Study also found no increase in appetite or energy intake
ATLANTA (NOVEMBER 4, 2015) — After conducting a meta-analysis of more than 100 peer-reviewed and published studies to answer the question “Does low calorie sweetener consumption affect energy intake and body weight?”, researchers found that the answer to be “Yes”. In humans, the use of low-calorie sweeteners (LCS) led to weight loss similar to, or in some instances better than, water alone. Additionally, researchers found no increase in appetite when using LCS. In the animal studies, researchers found that, for the most part, the use of LCS did not increase energy intake. More about the study can be found in the September 2015 issue of the International Journal of Obesity.
The research by Rogers et al. and published in the International Journal of Obesity was conducted by university researchers from the United Kingdom, Sweden, the Netherlands and France and scientists from non-governmental organizations (NGOs), including the National Institute for Health and the International Life Sciences Institute (ILSI) Europe, as well as the private sector. The researchers set out to analyze the totality of the evidence to determine whether the consumption of low-energy sweeteners (LES) have an effect on energy intake (EI) or body weight (BW) when replacing caloric sweeteners.
Researchers found LES in place of sugar aided in weight loss and reduced energy intake
Researchers stated that the short-term studies comprise a large body of evidence showing that replacing sugar with LES reduced short-term energy intake, noting also that “EI did not differ for LES versus water, LES versus unsweetened products, or LES versus nothing.”

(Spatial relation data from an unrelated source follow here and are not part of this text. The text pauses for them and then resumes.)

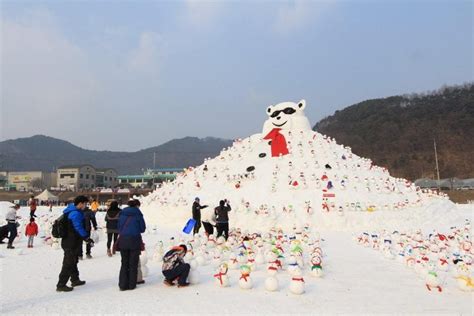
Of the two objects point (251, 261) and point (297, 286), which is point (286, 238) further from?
point (297, 286)

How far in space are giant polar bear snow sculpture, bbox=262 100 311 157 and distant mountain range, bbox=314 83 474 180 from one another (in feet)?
150

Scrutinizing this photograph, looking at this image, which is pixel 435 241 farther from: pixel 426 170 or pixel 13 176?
pixel 13 176

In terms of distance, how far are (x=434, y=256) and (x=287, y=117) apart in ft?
62.1

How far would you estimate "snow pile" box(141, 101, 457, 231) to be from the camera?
18.3 m

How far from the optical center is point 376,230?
17484 mm

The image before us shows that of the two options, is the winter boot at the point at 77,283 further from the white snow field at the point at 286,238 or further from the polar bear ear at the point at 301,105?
the polar bear ear at the point at 301,105

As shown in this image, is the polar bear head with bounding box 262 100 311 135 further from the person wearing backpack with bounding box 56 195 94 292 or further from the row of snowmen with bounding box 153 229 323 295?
Result: the person wearing backpack with bounding box 56 195 94 292

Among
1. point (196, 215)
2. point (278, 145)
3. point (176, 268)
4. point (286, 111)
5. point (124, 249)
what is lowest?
point (176, 268)

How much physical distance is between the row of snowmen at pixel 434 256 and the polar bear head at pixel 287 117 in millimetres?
14644

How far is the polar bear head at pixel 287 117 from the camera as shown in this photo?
2812 cm

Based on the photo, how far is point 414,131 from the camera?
7775 centimetres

Study debunks claims of weight gain from LES
Researchers noted that claims of weight gain are often tracked back to a smaller set of specific studies. However, when researchers reviewed a large and systematically identified body of evidence from human intervention studies of varying designs, settings and populations (including children and adults, males and females, lean and overweight), the claims didn’t bear out.
In the sustained controlled trial studies, “the use of LES led to a relative reduction on EI, and greater loss (or reduced gain) of BW.” Further researchers found no examples of an increased mean energy intake or body weight. The researchers concluded, “A large majority of studies of compulsory and voluntary long-term consumption of LES by rodents found that LES did not increase BW.”
In the observational human studies, which can’t prove cause and effect, researchers found inconsistent associations reported among the studies. Further, the larger studies found a lower risk of obesity with low-calorie sweetener consumption.
Given the obesity epidemic, it is important that consumers have available a wide variety of good tasting, reduced-calorie products which can be used as tools to assist them in addressing their health goals. Low-calorie sweeteners can help people enjoy the foods and beverages they love while helping them to manage their weight.